The NYSE Pickens Oil Response ETF sets out to reflect the performance of the NYSE Pickens Oil Response Index, which tracks companies that are positively correlated with changes in the price of ICE Brent Crude Oil Futurest. The indexing methodology hopes to provide broader exposure to energy-intensive industries, compared to traditional “energy” indices.
BOON Provides a Contemporary Approach to Investing
“NYPORI fills a gap in the marketplace. It was designed to provide a contemporary approach to investing in a changing global energy landscape by including demand-side oriented companies (industrials, materials and more) not just supply-side (E&P, oilfield services). NYPORI was built on the same principles upon which the Pickens Plan was formed—cognizant of the demand side of energy,” according to TriLine Index Solutions.

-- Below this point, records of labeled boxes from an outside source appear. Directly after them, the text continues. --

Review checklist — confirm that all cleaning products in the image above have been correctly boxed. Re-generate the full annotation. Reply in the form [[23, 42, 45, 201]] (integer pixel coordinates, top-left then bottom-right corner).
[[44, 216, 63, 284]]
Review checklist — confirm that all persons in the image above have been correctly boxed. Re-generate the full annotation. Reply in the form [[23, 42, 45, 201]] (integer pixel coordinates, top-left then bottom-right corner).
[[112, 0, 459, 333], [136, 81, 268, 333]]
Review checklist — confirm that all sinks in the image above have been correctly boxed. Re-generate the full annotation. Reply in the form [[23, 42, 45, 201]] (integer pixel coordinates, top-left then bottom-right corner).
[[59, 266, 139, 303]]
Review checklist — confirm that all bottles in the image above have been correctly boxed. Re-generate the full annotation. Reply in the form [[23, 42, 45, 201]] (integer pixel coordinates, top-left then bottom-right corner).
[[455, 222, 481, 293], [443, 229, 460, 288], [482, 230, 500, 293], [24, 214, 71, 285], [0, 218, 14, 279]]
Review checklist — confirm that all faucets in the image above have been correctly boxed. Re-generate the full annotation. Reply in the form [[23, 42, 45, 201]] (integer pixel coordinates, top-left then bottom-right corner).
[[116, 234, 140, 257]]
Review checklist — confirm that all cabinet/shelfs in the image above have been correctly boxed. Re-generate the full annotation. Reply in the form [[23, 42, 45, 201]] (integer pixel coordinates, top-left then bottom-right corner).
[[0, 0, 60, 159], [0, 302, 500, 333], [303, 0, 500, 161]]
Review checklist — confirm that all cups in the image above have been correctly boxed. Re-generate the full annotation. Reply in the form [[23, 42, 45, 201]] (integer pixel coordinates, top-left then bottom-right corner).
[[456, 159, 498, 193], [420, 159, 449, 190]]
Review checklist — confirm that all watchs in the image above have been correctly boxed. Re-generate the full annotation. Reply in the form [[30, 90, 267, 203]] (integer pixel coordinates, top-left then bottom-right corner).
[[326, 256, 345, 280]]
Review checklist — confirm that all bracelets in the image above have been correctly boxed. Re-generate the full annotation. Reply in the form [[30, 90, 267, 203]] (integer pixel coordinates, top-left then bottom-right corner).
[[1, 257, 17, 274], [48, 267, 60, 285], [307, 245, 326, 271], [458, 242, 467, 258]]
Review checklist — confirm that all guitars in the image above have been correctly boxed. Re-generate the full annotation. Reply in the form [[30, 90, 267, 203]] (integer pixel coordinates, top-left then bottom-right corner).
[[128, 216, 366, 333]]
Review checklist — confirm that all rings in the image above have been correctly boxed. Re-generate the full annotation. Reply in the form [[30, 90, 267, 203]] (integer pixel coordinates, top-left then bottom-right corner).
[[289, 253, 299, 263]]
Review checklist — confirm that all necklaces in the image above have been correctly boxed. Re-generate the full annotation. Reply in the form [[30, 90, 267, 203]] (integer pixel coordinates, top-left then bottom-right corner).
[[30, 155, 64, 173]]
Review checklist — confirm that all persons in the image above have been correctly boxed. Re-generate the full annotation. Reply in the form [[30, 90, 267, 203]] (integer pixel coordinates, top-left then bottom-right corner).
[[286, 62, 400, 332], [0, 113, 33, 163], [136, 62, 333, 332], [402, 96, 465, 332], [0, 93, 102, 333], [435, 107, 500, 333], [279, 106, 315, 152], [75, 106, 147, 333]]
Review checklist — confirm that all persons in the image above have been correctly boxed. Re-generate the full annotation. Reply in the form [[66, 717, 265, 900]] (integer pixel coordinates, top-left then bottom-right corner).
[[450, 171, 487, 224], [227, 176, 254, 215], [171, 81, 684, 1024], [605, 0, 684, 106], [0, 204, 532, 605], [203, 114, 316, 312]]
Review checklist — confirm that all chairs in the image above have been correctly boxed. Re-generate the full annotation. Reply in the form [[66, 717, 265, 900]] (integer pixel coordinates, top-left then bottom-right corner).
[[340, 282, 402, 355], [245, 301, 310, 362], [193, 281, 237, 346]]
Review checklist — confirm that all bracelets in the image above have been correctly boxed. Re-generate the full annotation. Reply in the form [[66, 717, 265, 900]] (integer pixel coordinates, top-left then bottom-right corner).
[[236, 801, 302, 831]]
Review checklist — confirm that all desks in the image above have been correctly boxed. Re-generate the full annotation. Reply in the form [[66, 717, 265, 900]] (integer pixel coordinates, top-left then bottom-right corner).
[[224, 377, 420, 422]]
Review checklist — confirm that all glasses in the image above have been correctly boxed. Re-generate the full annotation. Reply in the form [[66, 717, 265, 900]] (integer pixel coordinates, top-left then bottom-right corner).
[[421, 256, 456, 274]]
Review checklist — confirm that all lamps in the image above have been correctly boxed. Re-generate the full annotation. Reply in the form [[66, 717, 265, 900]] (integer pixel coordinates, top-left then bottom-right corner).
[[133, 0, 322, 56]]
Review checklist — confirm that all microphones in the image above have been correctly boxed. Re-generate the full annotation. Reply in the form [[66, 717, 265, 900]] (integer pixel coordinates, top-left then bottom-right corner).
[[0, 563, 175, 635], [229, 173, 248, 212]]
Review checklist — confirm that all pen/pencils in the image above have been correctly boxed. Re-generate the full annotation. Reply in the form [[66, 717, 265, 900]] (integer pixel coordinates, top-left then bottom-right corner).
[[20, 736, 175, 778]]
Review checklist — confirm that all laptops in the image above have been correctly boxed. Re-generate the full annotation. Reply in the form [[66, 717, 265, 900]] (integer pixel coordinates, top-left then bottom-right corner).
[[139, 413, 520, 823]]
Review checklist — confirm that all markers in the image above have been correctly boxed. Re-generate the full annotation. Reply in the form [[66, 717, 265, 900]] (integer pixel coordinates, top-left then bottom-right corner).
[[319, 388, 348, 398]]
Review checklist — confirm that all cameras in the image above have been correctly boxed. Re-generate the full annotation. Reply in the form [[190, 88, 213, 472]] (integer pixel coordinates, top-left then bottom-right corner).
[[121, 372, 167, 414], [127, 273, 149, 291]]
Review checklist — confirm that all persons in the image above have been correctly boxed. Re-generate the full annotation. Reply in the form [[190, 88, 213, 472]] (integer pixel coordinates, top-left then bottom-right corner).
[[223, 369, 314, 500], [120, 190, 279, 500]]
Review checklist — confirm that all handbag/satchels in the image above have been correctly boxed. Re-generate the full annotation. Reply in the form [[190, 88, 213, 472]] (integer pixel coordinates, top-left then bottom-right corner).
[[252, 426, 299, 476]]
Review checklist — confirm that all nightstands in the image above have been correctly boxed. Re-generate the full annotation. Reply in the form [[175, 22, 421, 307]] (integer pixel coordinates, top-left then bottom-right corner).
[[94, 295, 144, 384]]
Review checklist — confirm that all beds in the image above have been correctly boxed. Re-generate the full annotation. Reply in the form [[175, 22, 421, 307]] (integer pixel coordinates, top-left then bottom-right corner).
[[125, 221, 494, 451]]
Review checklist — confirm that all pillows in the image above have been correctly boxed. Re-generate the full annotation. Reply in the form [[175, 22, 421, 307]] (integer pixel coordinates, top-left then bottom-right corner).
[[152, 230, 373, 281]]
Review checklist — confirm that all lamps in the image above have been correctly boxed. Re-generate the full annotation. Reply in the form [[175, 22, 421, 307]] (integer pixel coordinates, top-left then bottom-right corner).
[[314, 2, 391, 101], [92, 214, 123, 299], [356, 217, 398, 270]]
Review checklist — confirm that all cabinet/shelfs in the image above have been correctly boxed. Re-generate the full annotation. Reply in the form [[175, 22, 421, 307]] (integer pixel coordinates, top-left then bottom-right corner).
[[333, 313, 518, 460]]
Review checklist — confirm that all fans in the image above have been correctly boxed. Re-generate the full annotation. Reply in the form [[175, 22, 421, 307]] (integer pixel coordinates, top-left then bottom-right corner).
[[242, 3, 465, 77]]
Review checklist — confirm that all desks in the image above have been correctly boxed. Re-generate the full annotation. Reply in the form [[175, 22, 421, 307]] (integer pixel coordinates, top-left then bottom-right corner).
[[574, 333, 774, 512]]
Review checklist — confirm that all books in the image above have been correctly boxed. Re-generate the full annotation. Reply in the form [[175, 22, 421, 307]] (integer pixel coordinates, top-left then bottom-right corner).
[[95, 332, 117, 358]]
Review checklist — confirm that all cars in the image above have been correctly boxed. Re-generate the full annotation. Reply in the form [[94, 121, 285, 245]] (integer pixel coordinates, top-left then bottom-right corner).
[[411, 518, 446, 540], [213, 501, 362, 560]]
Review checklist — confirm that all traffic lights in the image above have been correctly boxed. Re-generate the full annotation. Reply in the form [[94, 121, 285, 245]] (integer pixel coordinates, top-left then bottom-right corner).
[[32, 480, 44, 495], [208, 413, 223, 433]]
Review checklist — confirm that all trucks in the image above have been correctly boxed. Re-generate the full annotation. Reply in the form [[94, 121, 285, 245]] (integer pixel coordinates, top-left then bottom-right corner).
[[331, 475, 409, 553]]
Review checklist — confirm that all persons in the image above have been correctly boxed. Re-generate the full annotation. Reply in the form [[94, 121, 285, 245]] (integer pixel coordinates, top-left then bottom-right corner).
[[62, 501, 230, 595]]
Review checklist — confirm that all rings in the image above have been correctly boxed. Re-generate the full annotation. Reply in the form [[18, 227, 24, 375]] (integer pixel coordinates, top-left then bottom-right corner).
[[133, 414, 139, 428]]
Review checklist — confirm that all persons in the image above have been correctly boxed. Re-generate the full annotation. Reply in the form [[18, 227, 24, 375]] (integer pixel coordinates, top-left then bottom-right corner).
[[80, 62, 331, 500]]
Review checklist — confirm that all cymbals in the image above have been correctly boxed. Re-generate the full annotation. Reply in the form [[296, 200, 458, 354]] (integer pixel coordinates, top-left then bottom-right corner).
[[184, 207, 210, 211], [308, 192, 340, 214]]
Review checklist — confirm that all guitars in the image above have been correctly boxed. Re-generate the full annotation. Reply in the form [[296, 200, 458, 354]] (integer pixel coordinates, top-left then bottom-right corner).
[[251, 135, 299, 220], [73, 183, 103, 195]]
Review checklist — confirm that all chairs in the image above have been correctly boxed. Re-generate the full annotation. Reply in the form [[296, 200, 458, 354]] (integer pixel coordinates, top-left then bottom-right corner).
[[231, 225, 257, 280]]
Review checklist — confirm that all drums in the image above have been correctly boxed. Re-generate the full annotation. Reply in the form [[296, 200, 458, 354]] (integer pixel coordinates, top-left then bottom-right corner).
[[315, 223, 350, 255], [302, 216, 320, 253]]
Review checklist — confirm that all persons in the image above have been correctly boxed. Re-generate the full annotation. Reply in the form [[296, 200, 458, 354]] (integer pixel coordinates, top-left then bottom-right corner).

Some investors may be vaguely familiar with this strategy as it was inspired by BP Capital Fund Advisors’ TwinLine Energy Fund.
Sub-industries included in the index cover traditional upstream energy producer, which include Exploration & Production, Oil Services, Refiners and Renewables industries as well as energy consumers for which rising demand for energy may signal an opportunity for growth in revenue, which include a variety of industries such as Aerospace & Defense, Chemicals, Homebuilding, Metal Fabrication, Transportation and Water industries.
Related: An ETF to Capture Strength in Small-Cap Energy Stocks
Each security undergoes a correlation analysis of its total returns to the price return of Brent Crude over a variety periods from the most recent three months to the last five years. Those securities with high positive correlation in the top 40% for all time periods analyzed are eligible for inclusion.
BOON Burns Bright
The indexing methodology is intended to diminish the effect of the “boom and bust” periods of commodity cycles and attempts to diminish drawdowns while preserving upside potential.
“This balanced approach aims to mitigate downside capture typically associated with the ‘bust’ part of the commodity cycle while maintaining or possibly improving upside capture during the ‘boom’ part of the cycle,” according to TriLine Index Solutions.